At first, the then-undersized Wellman was working mostly on trying to muster maximum power behind his shot. These days, though, his work is more refined -- and so, too, is his shot. His two goals against Vermont on Saturday boosted his Hockey East-leading total to 19 on the season, including 12 in conference games.
Wellman and James Marcou, whose 31 assists leads Hockey East by a wide margin, have the perennially underachieving Minutemen tied for second place in the conference and in position to host a first-round playoff series -- and to qualify for a spot in the NCAA tournament for the first time in three seasons.
BU's three-man advantage
Down three goals and enjoying a two-man advantage early in the third period on Saturday, BU coach Jack Parker figured he'd push his luck a little bit. Parker pulled goaltender Grant Rollheiser during a stoppage of play to give his team a 6-on-3 advantage in the UNH zone.

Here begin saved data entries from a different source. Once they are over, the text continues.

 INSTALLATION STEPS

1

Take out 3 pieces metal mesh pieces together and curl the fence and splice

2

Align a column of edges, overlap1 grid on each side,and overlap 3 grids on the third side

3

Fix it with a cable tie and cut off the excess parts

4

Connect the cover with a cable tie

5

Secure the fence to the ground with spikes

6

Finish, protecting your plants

Rollheiser watched from the bench for 47 seconds while the Terriers worked the puck around the perimeter and into the slot, creating three quality scoring chances but failing to cash in. Not once was the empty net threatened. Not once did a UNH player get anything close to possession of the puck during BU's three-man advantage.
"There's that extra guy to look for, so there's more to worry about," UNH defenseman Damon Kipp said. "We just tried to keep ourselves packed in and take away the passing lanes and the back doors."

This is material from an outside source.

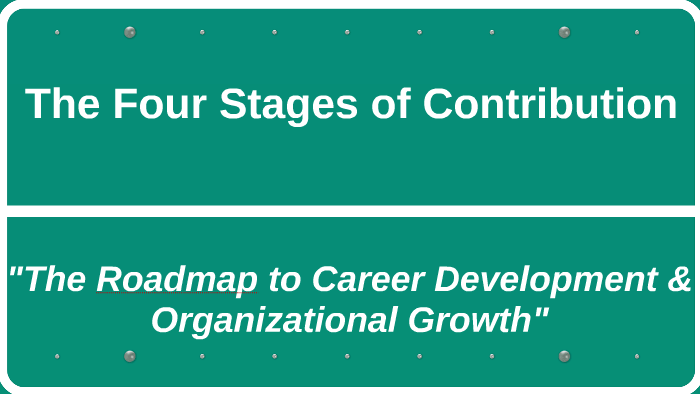 The Four Stages of Contribution

"The Roadmap to Career Development & Organizational Growth"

As detailed in a U.S. College Hockey Online column in December, Parker first unveiled the strategy against Cornell at Madison Square Garden after Thanksgiving. Parker has never been one to shy away from playing with an empty net; he did, after all, pull his goaltender with close to three minutes left in last April's NCAA title game.
With UNH doing well to get in the Terriers' shooting lanes during previous power plays, Parker stationed playmaker Nick Bonino behind the net to quarterback the 6-on-3. Forward Vinny Saponari set a screen in front of Foster, and forward Alex Chiasson was the designated sniper between the faceoff circles.
"There's no sense doing 6-on-3 if you just get in an umbrella like you do 5-on-3, with the same people covering the same lanes," Parker told USCHO.com earlier this season.
The result: UNH had no choice but to pull all three of its defenders within reach of the net and allow the Terriers free rein around the perimeter. Quick passes set up three scoring chances in that 47-second span, including a bullet of a one-timer from Chiasson on a feed from the wing, of which Foster got enough of a glimpse to deflect wide of the goal.
After Foster saved and hung onto a shot by defenseman Colby Cohen from the middle of the faceoff circle, Rollheiser returned to his net for the duration of the power play.